CHARLESTON – Charleston attorney Mike Stuart says he is exploring his options for a possible 2008 run for state Attorney General.
Stuart, an attorney in the Charleston office of Steptoe Johnson, filed pre-candidacy papers on April 27 with the Secretary of State's office. However, he didn't file for a specific post.
"We want to have the opportunity to explore a run, but we're far from making a definite decision," Stuart said Thursday. "But there was an intent to our filing. We want to explore our options for a statewide run next year, potentially for attorney general."
Current Attorney General Darrell McGraw also has filed undeclared pre-candidacy papers, and Chief Deputy AG Fran Hughes told The Record that McGraw again will run for AG in 2008.
While saying the current AG's office "certainly is something desiring of change," Stuart said he would not run a negative campaign against McGraw or any other candidate if he does decide to run for the office.
"At the end of the day, the people of West Virginia need capable leadership in that office," Stuart, 40, said. "It's important that the candidates for that job are people who represent the citizens and work with the Legislature.
"After as many years as the attorney general has served, it's important that West Virginians make an investment in the future.
"My vision is different from the one we have today. I just think we should go in a different direction."

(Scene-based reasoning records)
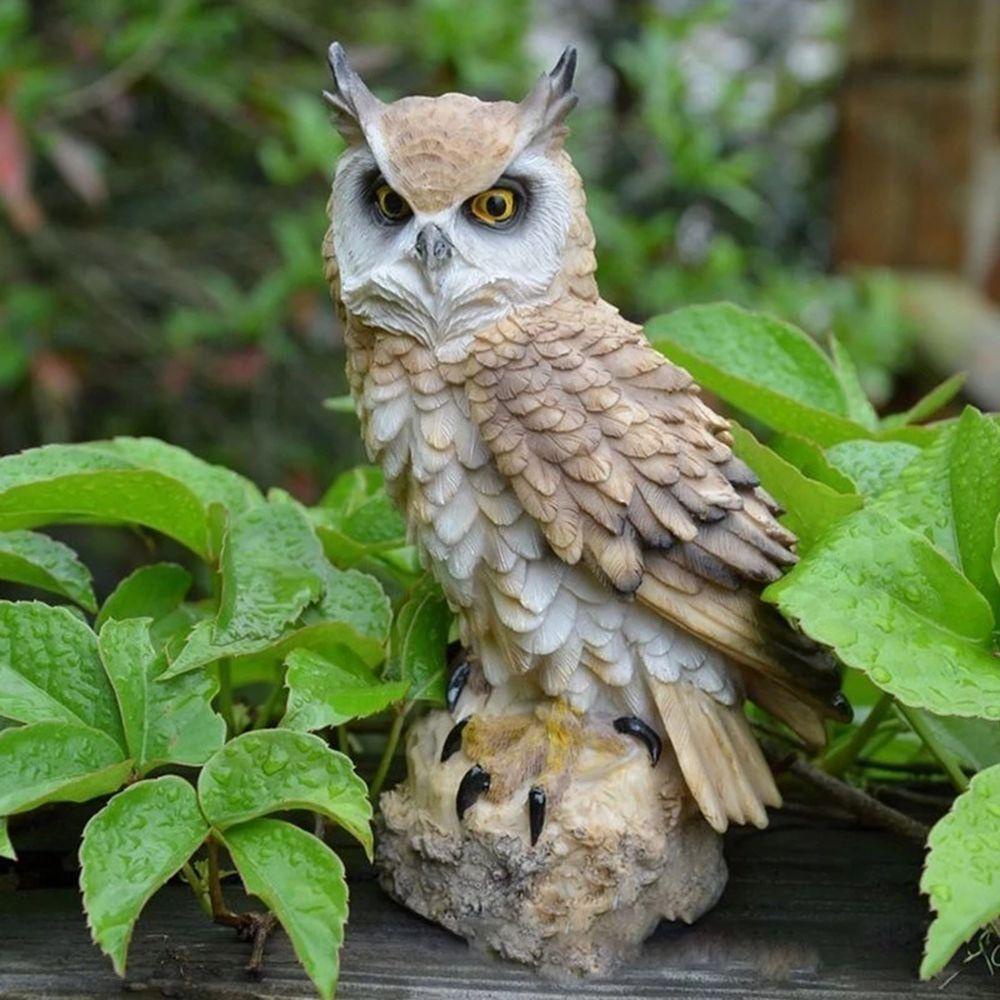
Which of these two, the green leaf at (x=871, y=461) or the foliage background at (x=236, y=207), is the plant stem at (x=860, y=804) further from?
the foliage background at (x=236, y=207)

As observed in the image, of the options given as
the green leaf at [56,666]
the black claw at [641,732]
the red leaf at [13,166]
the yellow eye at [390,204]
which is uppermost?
the yellow eye at [390,204]

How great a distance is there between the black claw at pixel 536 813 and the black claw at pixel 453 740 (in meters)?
0.07

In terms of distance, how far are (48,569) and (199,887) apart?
27 centimetres

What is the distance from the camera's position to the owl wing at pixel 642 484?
0.77 metres

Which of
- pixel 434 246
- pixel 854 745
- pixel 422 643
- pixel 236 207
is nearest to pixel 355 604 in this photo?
pixel 422 643

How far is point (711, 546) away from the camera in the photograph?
79 cm

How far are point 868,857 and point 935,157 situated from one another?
1.86 metres

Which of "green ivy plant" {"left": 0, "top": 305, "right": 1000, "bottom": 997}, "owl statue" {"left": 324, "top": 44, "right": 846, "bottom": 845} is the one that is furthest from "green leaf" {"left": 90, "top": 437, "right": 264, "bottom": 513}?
"owl statue" {"left": 324, "top": 44, "right": 846, "bottom": 845}

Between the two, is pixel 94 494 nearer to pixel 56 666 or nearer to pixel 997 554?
pixel 56 666

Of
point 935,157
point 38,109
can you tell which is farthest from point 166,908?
point 935,157

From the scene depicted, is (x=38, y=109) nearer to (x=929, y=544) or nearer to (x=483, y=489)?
(x=483, y=489)

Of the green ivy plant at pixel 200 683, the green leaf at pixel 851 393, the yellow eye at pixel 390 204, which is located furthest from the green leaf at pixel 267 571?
the green leaf at pixel 851 393

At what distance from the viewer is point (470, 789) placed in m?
0.81

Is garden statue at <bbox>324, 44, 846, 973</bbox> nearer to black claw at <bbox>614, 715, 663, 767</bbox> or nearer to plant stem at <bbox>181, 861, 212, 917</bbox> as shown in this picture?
black claw at <bbox>614, 715, 663, 767</bbox>
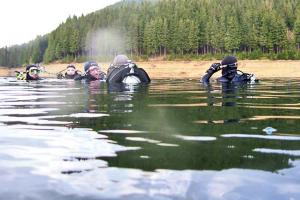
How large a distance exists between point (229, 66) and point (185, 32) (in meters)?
94.5

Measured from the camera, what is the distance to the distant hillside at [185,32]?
10106cm

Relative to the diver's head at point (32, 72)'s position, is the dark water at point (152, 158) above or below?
below

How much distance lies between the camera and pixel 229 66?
63.3 ft

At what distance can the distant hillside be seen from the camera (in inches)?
3979

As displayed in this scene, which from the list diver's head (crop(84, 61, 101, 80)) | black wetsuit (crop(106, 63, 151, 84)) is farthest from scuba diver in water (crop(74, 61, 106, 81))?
black wetsuit (crop(106, 63, 151, 84))

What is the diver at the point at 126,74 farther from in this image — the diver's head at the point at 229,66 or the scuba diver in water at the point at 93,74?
the scuba diver in water at the point at 93,74

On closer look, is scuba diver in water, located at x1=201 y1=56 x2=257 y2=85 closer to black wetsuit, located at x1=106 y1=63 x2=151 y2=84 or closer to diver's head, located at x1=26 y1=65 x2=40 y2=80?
black wetsuit, located at x1=106 y1=63 x2=151 y2=84

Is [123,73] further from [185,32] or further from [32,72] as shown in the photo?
[185,32]

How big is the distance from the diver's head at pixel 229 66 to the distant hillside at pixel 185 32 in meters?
61.8

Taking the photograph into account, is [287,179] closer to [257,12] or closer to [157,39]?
[257,12]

▶ **To be done**
[1] Retype the passage of the news article starting with "Stuart, an attorney" and going on through "for the office.".
[2] According to the news article, why did Stuart file pre-candidacy papers when he had not yet chosen a specific post?

▶ **Answers for the tasks**
[1]
Stuart, an attorney in the Charleston office of Steptoe Johnson, filed pre-candidacy papers on April 27 with the Secretary of State's office. However, he didn't file for a specific post.
"We want to have the opportunity to explore a run, but we're far from making a definite decision," Stuart said Thursday. "But there was an intent to our filing. We want to explore our options for a statewide run next year, potentially for attorney general."
Current Attorney General Darrell McGraw also has filed undeclared pre-candidacy papers, and Chief Deputy AG Fran Hughes told The Record that McGraw again will run for AG in 2008.
While saying the current AG's office "certainly is something desiring of change," Stuart said he would not run a negative campaign against McGraw or any other candidate if he does decide to run for the office.

[2] Stuart said the filing had an intent: he wants to explore his options for a statewide run the next year, potentially for attorney general. He added that he is far from making a definite decision.